Learning Theory

1. Learning Theory

The psychological construct of learning refers to the development of a relatively lasting change in behaviour as the result of a single or repeated experience.

Non associative learning:

These are simple forms of learning demonstrated in lower animals where only single events are used in learning paradigm - no pairing or ‘operation’ on the environment is required.
- Habituation is a non-associative learning in which repeated stimulation leads to a reduction in response over time as the organism ‘learns’ the stimulus.
- Sensitization is an increase in response to a stimulus as a function of repeated presentations of that stimulus. Similar to habituation, repetition of exposure is required to elicit the learning effect, but the response rates go up, not down (i.e. opposite to the effect seen in habituation).
- Pseudoconditioning (cross-sensitization): The emergence of a response to a previously neutral stimulus simply as a result of exposures to a different but powerful stimulus.

Associative learning:

Here learning occurs through the association of two events.
- Classic conditioning: learning takes place through repeated temporal association of two events. The learning organism is passive, respondent (i.e. shows an innate, reflexive response such as salivation) but not instrumental (i.e. does not actively operate on its environment).

- Operant conditioning: learning results from consequences of one’s actions – operations. The learning organism actively operates (instrumental) on the environment.

- Social learning theory: combines both classic and operant models of learning, and includes cognitive processes and social interaction to be relevant in human learning. Classical conditioning is produced by repeatedly pairing a neutral conditioned stimulus (CS e.g. bell) with an unconditioned stimulus (UCS e.g. food) that naturally evokes an unconditioned response (UCR e.g. salivation). Eventually the neutral stimulus alone eventually evokes the desired response (salivation – now called conditioned response, CR). It is a relatively rapid process and depends upon the nature of the unconditioned stimulus. Pavlov first demonstrated this paradigm in dogs.
The development of the association between the CS and the UCR resulting in a CR is called acquisition.
For animals this takes around 3 and 15 pairings; if sufficient emotional involvement is present acquisition can occur with even one pairing.

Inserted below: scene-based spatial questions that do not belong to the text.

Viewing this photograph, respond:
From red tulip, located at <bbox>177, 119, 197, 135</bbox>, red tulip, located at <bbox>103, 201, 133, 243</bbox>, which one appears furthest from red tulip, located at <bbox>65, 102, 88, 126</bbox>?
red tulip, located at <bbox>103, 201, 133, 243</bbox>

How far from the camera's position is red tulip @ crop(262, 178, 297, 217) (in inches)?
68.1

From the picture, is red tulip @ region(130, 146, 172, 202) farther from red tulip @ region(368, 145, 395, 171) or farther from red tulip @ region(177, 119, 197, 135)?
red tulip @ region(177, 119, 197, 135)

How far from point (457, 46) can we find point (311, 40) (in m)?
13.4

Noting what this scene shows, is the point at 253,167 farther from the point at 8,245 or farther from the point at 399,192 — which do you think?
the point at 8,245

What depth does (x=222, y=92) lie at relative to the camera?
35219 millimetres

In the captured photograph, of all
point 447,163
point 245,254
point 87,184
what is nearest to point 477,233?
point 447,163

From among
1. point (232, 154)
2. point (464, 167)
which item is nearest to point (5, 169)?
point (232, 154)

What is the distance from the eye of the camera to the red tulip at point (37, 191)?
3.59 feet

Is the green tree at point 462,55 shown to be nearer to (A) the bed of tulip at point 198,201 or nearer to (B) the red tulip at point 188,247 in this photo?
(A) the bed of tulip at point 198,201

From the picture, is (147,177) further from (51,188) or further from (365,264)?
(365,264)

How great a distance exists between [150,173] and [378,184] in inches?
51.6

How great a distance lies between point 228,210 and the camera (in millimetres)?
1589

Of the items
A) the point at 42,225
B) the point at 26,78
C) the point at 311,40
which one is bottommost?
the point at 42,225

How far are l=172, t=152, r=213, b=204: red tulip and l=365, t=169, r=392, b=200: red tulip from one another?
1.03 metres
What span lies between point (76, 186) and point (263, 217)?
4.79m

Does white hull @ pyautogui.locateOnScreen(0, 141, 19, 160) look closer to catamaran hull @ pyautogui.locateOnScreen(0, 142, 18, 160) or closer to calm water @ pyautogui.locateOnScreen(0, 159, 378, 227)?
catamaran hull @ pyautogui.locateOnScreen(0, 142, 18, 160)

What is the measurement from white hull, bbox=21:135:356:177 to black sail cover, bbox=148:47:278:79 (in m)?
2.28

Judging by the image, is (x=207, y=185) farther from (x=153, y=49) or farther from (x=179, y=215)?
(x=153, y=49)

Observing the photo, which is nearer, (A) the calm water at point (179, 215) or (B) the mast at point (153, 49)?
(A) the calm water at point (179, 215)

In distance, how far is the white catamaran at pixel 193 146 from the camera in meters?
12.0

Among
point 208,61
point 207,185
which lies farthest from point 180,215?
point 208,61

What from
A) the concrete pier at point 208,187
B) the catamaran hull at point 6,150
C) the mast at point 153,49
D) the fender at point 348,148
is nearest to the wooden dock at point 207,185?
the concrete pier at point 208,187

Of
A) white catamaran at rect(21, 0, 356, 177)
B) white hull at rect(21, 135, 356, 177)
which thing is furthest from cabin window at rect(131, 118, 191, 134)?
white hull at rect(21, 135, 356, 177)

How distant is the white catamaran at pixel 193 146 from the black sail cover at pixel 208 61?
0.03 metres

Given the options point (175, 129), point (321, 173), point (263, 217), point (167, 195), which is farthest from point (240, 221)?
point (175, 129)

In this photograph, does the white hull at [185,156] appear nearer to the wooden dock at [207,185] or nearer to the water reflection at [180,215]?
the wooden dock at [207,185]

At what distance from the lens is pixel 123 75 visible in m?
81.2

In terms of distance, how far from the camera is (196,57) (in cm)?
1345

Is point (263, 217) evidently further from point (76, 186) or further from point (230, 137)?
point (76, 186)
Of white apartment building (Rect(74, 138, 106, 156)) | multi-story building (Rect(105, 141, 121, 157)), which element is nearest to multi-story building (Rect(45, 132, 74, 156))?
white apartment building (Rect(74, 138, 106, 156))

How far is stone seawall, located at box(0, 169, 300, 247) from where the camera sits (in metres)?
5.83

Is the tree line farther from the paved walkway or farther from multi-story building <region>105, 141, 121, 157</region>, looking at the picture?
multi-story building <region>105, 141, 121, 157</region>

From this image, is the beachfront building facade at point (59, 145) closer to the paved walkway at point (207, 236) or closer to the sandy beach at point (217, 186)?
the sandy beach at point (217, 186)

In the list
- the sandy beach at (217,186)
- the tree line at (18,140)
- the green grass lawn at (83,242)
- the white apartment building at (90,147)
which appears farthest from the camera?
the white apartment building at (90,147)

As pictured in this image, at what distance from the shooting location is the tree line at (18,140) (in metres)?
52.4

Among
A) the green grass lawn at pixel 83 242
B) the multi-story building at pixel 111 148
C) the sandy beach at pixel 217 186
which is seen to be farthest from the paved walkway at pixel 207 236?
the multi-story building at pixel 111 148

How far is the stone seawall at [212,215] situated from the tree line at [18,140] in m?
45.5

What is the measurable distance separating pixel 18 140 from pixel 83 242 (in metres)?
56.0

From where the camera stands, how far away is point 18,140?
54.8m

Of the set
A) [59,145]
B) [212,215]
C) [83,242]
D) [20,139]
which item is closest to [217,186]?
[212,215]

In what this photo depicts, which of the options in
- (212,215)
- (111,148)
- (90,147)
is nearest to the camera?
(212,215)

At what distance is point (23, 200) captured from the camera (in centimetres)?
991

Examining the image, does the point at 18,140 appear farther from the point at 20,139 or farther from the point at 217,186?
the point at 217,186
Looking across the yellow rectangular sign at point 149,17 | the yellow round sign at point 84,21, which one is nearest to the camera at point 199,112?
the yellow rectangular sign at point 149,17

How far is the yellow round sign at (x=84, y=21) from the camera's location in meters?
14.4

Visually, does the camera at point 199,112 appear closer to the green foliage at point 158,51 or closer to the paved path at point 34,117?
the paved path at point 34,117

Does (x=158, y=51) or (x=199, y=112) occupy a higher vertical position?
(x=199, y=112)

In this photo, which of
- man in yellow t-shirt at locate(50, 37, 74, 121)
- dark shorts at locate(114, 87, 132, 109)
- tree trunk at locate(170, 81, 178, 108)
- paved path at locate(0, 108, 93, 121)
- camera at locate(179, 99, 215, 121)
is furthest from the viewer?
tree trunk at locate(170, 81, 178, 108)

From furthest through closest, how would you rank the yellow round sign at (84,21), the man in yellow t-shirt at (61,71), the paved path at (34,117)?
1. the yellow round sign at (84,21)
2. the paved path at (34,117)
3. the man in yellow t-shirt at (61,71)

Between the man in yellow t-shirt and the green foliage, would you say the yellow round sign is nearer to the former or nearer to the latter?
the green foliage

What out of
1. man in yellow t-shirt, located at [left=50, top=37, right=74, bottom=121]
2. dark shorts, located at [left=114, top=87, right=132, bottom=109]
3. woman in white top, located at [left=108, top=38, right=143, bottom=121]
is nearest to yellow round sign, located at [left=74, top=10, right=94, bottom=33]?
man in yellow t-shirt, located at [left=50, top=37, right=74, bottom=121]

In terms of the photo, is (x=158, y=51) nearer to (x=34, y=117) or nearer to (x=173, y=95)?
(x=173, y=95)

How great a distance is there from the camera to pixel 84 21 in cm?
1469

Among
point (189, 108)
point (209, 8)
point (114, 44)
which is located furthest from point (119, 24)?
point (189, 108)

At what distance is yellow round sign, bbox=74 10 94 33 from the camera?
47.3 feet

Type of conditioning Pairing procedure
Delayed or forward conditioning. CS (bell) presented before UCS (food); the CS+ UCS pairing continued till UCR (saliva) appears
Backward conditioning. UCS (food) presented before CS (bell) – not useful in animals; used in advertising
Simultaneous conditioning. UCS + CS presented together – often the case of learning in real life situations.
Trace conditioning. CS presented and removed before UCS presented – conditioning depends on memory trace.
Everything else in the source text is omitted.